- [Task to complete]: When you retype the data, keep every line exactly as it appears.

Dataset items:
════
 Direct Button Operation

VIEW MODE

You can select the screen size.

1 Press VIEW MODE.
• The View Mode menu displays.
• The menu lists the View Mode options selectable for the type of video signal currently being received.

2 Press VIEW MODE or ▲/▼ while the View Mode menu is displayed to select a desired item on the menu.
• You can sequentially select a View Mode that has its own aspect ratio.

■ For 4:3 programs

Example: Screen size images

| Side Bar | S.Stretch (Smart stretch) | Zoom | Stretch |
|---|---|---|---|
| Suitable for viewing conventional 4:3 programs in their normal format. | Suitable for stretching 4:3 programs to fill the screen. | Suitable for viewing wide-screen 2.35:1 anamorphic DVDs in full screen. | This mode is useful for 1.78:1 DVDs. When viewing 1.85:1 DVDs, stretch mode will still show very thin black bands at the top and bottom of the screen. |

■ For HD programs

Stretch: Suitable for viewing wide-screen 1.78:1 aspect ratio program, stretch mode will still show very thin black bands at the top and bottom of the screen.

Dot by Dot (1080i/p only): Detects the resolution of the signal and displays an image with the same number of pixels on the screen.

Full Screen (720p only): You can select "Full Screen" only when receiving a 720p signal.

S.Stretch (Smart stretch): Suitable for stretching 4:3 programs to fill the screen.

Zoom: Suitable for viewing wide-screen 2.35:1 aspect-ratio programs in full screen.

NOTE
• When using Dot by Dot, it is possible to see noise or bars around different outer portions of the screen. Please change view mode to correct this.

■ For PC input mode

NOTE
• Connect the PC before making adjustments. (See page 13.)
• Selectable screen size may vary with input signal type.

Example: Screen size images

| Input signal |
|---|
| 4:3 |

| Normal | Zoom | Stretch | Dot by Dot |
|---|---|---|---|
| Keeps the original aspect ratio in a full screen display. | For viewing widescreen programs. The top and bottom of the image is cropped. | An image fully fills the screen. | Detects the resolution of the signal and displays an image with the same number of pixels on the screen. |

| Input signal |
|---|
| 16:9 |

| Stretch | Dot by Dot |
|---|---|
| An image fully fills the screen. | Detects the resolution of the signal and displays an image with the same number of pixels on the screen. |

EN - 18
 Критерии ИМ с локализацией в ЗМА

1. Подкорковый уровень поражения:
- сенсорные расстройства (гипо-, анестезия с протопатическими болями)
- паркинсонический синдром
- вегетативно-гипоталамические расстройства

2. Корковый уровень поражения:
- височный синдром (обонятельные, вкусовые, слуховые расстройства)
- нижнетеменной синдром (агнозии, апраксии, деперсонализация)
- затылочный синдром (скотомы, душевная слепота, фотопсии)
════
- [Exercise answer]:
 Direct Button Operation

VIEW MODE

You can select the screen size.

1 Press VIEW MODE.
• The View Mode menu displays.
• The menu lists the View Mode options selectable for the type of video signal currently being received.

2 Press VIEW MODE or ▲/▼ while the View Mode menu is displayed to select a desired item on the menu.
• You can sequentially select a View Mode that has its own aspect ratio.

■ For 4:3 programs

Example: Screen size images

| Side Bar | S.Stretch (Smart stretch) | Zoom | Stretch |
|---|---|---|---|
| Suitable for viewing conventional 4:3 programs in their normal format. | Suitable for stretching 4:3 programs to fill the screen. | Suitable for viewing wide-screen 2.35:1 anamorphic DVDs in full screen. | This mode is useful for 1.78:1 DVDs. When viewing 1.85:1 DVDs, stretch mode will still show very thin black bands at the top and bottom of the screen. |

■ For HD programs

Stretch: Suitable for viewing wide-screen 1.78:1 aspect ratio program, stretch mode will still show very thin black bands at the top and bottom of the screen.

Dot by Dot (1080i/p only): Detects the resolution of the signal and displays an image with the same number of pixels on the screen.

Full Screen (720p only): You can select "Full Screen" only when receiving a 720p signal.

S.Stretch (Smart stretch): Suitable for stretching 4:3 programs to fill the screen.

Zoom: Suitable for viewing wide-screen 2.35:1 aspect-ratio programs in full screen.

NOTE
• When using Dot by Dot, it is possible to see noise or bars around different outer portions of the screen. Please change view mode to correct this.

■ For PC input mode

NOTE
• Connect the PC before making adjustments. (See page 13.)
• Selectable screen size may vary with input signal type.

Example: Screen size images

| Input signal |
|---|
| 4:3 |

| Normal | Zoom | Stretch | Dot by Dot |
|---|---|---|---|
| Keeps the original aspect ratio in a full screen display. | For viewing widescreen programs. The top and bottom of the image is cropped. | An image fully fills the screen. | Detects the resolution of the signal and displays an image with the same number of pixels on the screen. |

| Input signal |
|---|
| 16:9 |

| Stretch | Dot by Dot |
|---|---|
| An image fully fills the screen. | Detects the resolution of the signal and displays an image with the same number of pixels on the screen. |

EN - 18
 Критерии ИМ с локализацией в ЗМА

1. Подкорковый уровень поражения:
- сенсорные расстройства (гипо-, анестезия с протопатическими болями)
- паркинсонический синдром
- вегетативно-гипоталамические расстройства

2. Корковый уровень поражения:
- височный синдром (обонятельные, вкусовые, слуховые расстройства)
- нижнетеменной синдром (агнозии, апраксии, деперсонализация)
- затылочный синдром (скотомы, душевная слепота, фотопсии)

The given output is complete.